The architecture uses the Redlock quorum model as a complete coordination layer — locks, fencing tokens, and block streams all operate under the same quorum semantics across N independent Redis nodes.

Three levels of safety reinforce each other:

  1. Liveness: The Redlock-based distributed mutex ensures that at most one sequencer holds the leader lease at any time. Graceful shutdown releases the lock immediately; ungraceful failure relies on TTL expiry.

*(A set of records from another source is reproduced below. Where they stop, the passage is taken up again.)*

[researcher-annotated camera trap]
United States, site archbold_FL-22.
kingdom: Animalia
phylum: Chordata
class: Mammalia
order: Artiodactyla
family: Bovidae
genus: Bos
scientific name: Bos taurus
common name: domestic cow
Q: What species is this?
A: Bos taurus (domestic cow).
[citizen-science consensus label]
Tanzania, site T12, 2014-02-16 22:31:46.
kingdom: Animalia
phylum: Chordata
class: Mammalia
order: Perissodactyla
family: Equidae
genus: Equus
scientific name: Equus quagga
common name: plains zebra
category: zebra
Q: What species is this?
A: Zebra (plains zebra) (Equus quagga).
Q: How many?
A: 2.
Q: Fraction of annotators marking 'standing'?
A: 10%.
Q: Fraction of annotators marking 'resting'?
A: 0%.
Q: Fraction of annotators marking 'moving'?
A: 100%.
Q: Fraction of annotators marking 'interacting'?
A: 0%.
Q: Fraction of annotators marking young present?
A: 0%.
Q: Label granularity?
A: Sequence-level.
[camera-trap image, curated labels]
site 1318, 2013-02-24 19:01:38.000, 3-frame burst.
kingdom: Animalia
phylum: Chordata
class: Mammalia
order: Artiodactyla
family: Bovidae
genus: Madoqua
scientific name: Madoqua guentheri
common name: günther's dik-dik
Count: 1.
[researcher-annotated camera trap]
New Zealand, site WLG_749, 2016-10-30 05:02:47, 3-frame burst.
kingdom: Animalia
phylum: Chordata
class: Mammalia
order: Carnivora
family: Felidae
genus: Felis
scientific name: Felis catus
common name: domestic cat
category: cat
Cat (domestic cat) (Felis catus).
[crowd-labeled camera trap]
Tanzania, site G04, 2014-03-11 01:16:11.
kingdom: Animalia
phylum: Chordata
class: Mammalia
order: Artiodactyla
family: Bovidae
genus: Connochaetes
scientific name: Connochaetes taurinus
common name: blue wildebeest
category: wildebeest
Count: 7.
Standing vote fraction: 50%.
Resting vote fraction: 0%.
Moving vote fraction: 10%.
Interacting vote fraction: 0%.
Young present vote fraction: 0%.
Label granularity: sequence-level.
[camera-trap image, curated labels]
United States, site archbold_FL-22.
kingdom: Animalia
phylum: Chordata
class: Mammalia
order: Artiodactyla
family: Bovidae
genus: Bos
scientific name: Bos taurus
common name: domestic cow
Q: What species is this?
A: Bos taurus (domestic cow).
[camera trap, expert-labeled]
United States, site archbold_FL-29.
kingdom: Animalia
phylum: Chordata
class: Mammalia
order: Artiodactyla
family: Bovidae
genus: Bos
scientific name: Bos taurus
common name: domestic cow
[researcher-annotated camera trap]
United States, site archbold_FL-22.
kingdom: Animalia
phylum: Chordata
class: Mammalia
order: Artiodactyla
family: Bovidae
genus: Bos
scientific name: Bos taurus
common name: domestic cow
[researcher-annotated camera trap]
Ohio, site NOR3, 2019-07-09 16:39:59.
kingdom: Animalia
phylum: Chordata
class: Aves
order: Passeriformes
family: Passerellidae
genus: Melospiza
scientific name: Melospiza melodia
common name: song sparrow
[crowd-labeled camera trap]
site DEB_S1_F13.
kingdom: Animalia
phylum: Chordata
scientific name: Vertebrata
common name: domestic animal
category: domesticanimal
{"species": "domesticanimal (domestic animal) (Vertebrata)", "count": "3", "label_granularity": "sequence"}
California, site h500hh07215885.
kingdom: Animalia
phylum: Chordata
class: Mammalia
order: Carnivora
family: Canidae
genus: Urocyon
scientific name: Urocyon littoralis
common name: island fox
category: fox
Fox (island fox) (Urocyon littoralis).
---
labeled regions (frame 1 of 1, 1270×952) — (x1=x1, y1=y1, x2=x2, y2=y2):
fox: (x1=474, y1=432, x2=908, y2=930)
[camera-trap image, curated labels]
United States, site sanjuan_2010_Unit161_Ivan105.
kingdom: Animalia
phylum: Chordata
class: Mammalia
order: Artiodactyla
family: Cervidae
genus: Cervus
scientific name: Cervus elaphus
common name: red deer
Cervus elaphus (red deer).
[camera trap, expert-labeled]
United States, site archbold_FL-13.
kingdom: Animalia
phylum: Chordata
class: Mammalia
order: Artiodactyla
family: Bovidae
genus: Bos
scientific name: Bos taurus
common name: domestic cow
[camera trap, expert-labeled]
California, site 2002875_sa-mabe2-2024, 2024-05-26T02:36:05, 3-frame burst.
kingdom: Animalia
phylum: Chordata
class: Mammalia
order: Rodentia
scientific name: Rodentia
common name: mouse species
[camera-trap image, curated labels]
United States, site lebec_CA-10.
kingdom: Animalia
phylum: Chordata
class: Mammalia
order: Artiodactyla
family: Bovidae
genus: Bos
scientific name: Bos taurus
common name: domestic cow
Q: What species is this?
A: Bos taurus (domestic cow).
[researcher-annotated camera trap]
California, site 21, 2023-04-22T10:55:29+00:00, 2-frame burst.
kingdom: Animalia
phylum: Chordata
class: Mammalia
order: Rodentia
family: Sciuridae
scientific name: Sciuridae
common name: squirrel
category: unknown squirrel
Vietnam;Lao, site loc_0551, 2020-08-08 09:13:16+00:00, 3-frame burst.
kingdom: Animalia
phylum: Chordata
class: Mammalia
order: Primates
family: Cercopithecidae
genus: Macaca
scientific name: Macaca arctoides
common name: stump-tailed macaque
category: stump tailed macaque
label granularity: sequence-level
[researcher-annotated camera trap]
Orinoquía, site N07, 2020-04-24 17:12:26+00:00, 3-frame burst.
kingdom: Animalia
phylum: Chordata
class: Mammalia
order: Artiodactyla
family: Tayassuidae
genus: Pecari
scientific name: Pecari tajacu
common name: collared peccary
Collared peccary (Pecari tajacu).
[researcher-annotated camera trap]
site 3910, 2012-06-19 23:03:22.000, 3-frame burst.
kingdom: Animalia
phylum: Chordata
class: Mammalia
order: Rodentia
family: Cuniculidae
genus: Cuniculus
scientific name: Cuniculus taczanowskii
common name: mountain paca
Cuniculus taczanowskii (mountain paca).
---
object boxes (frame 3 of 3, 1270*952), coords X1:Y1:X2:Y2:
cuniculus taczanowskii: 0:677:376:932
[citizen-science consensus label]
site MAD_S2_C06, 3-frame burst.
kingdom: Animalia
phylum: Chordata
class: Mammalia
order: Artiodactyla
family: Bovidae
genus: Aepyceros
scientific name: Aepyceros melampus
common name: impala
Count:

  2. Safety: Fencing tokens and the Redis stream provide a logical ordering guarantee. The combined epoch + lock-owner + height-uniqueness check in write_block.lua, enforced per-node with quorum across nodes, ensures that even during network partitions, GC pauses, or partial failures, no stale leader can corrupt the block stream. The pigeonhole property of quorums guarantees that any zombie write attempt will be rejected on at least one node in common with the new leader's quorum. The HEIGHT_EXISTS check makes this guarantee definitive: no two different blocks at the same height can both achieve quorum.

  3. Repair: Sub-quorum orphaned entries from failed partial writes are actively repaired during reconciliation. The new leader detects entries below quorum and repropose them to the remaining nodes, ensuring that committed blocks are never lost and that orphaned entries do not permanently block production. This provides self-healing under Redis node restarts, data loss, and network partitions.

Epoch divergence across nodes (from partial promotions) and stream divergence (from partial writes) do not affect safety. Epoch divergence is actively healed: write_block.lua pulls lagging nodes forward to the leader's epoch on its first block write, making divergence transient rather than accumulating. Stream divergence is resolved by the quorum-read sync algorithm and sub-quorum repair, enabling followers to reconstruct a consistent view from potentially divergent per-node streams.

Integrating lease renewal into the block publication logic creates a "heartbeat through work" pattern. This ensures that the sequencer's authority is strictly tied to its ability to advance the state of the network, providing the highest level of safety against split-brain scenarios.

12. Chaos Testing

The design is validated by an automated chaos test harness (bin/chaos-test/) that runs multiple sequencer nodes with a grid of TCP proxies to each Redis node. A fault scheduler randomly injects network partitions, latency, byte-level corruption, and process kills/restarts while invariant checkers monitor for forks, concurrent leaders, and production stalls.

Key invariants verified under chaos:

  • No forks: No two nodes ever commit different blocks at the same height
  • No concurrent leaders: At most one node locally produces blocks at any height (within lease_ttl tolerance)
  • Self-healing: Production resumes after all fault classes (node kills, Redis kills, network partitions, latency injection)
  • Sub-quorum repair: Orphaned partial writes are repaired to quorum during reconciliation

The chaos test is deterministic via seed-based RNG for reproducibility. See bin/chaos-test/README.md for usage.